For better or worse, Chrome has become the standard and Microsoft is going with the flow. The company could have opted for Open Source EdgeHTML and the entire JavaScript engine (some parts are already open source). This option was on the table, but in the end she did not decide. The company says this is due to the fact that the current version of Edge has so many drawbacks in Windows 10 that it simply would not make sense if Microsoft wanted to apply the new Edge to Windows 7 and the Mac. To be honest, this would probably have been the case of a fool, since is hard to believe is that an open source community around Edge would have made a big difference in solving the practical issues anyway.

With this move, Microsoft also plans to increase its involvement in the Chromium community. That means Chromium brings along some of the work that Edge does really well with touchscreens, for example. As previously reported, the company is now publicly announcing that it is working with Google and Qualcomm to implement a native Chrome browser implementation on ARM on Windows 10, making it crispier and more battery-friendly than its current release instructed is emulation.

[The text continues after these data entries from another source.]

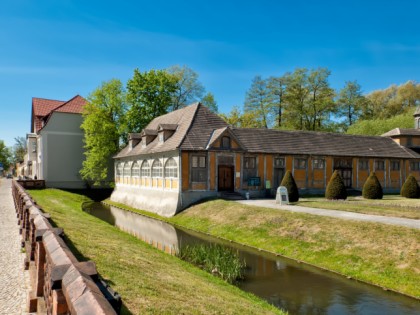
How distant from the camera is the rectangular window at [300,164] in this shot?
3422 cm

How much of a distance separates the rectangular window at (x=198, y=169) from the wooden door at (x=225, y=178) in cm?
153

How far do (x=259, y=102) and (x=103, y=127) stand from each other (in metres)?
27.1

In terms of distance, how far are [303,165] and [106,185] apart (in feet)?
89.0

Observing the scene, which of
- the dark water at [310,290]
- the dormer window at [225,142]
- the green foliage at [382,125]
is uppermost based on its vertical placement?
the green foliage at [382,125]

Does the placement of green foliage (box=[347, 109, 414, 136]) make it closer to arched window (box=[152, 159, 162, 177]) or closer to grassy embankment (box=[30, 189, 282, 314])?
arched window (box=[152, 159, 162, 177])

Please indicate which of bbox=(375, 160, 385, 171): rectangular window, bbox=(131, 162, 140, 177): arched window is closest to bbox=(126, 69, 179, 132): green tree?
bbox=(131, 162, 140, 177): arched window

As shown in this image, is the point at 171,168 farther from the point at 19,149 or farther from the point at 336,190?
the point at 19,149

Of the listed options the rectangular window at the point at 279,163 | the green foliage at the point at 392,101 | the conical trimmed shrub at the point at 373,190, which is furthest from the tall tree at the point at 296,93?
the conical trimmed shrub at the point at 373,190

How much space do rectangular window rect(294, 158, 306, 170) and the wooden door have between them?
7.36 m

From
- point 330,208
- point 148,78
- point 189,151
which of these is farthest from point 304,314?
point 148,78

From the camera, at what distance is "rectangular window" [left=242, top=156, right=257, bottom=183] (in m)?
31.6

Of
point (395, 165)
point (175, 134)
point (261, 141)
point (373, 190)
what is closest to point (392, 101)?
point (395, 165)

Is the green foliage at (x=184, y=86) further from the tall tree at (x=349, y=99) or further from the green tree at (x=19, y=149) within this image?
the green tree at (x=19, y=149)

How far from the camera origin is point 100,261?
964cm
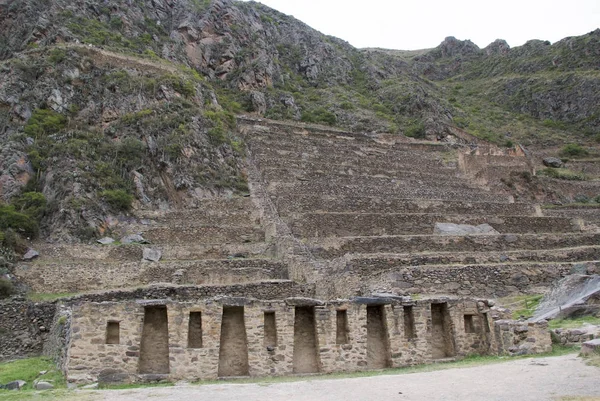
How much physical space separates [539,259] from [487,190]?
19.6m

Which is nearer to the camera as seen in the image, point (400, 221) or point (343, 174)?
point (400, 221)

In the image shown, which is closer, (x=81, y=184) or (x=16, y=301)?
(x=16, y=301)

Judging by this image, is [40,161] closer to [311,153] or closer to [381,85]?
[311,153]

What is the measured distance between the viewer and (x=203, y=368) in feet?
37.8

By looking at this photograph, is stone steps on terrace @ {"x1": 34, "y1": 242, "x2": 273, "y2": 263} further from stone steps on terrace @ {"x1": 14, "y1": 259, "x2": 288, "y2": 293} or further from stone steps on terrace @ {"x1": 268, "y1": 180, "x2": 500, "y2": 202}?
stone steps on terrace @ {"x1": 268, "y1": 180, "x2": 500, "y2": 202}

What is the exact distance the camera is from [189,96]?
4594 centimetres

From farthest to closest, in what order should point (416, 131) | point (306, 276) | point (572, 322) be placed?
point (416, 131), point (306, 276), point (572, 322)

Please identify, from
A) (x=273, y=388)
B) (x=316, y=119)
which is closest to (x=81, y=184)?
(x=273, y=388)

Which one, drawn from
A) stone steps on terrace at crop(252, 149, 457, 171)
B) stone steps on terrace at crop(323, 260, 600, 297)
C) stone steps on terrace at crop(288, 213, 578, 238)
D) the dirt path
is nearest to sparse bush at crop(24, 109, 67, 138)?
stone steps on terrace at crop(252, 149, 457, 171)

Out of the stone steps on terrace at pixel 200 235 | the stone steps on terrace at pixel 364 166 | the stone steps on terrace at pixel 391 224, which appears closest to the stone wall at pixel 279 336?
the stone steps on terrace at pixel 391 224

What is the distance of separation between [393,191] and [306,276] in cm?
1525

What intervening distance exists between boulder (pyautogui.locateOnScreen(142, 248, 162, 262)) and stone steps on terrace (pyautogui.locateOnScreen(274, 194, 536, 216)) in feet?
19.5

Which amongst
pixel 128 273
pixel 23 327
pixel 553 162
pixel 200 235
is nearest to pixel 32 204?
pixel 200 235

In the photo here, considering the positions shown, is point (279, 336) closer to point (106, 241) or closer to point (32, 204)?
point (106, 241)
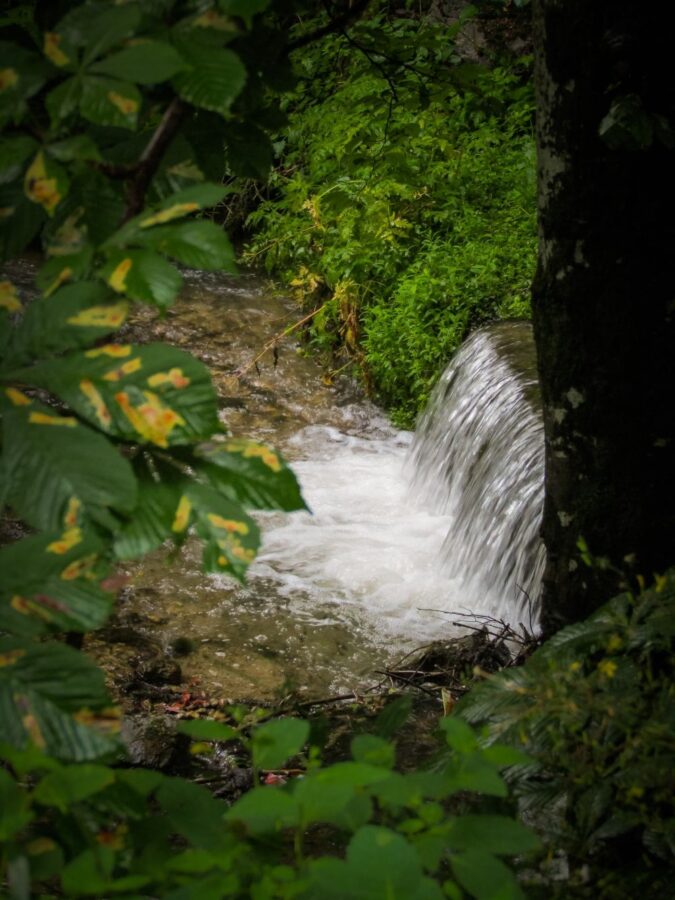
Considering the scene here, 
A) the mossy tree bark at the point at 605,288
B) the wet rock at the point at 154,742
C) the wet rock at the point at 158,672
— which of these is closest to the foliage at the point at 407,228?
the wet rock at the point at 158,672

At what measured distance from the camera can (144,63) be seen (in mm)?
1090

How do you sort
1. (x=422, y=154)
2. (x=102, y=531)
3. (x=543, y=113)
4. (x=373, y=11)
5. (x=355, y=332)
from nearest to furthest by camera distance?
1. (x=102, y=531)
2. (x=543, y=113)
3. (x=355, y=332)
4. (x=422, y=154)
5. (x=373, y=11)

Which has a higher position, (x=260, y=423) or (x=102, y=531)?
(x=102, y=531)

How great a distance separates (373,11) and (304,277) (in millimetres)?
3348

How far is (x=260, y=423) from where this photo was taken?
7.18 meters

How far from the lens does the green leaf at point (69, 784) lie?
3.30 feet

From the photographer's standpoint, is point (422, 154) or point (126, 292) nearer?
point (126, 292)

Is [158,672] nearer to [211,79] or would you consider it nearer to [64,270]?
[64,270]

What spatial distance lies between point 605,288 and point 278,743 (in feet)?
4.32

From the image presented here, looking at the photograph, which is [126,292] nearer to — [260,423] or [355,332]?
[260,423]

Microsoft hopes users will still be drawn to their browsers if they are past the compatibility issues because they are different. Maybe this is the Cortana integration or a new integration with Windows and Office. Or they may be new consumer services or features designed to help business users make life easier for IT managers.

When the rumors of this change first came up a few days ago, a number of experts argued in it. For the Internet, this is not very good as it gives the Chromium project even more power over web standards.

I share some of these concerns, but Microsoft makes a very pragmatic case for that move, noting that Edge's low market share does not make it a bummer anyway. By becoming more active in the Chromium community, she has more voice – she hopes – and can champion web standards and bring her own innovations to Chromium.

is probably the most complex software currently running on your computer. That means to exchange engines is anything but trivial. The company does not describe exactly what its development process will look like and how it will handle it, but we are told that the company is reviewing what parts of the edge experience it should retain, and then working with the Chromium community to help it to bring the Chromium engine.

Microsoft points out that Edge is not abandoned, by the way. The browser is not going anywhere. If you're a satisfied Edge user today, chances are that this will make you an even happier Edge user. Otherwise, Microsoft hopes you'll get a fresh look when you launch the new Chromium-based version. It is now up to Microsoft to build a browser so differentiated that people will try again.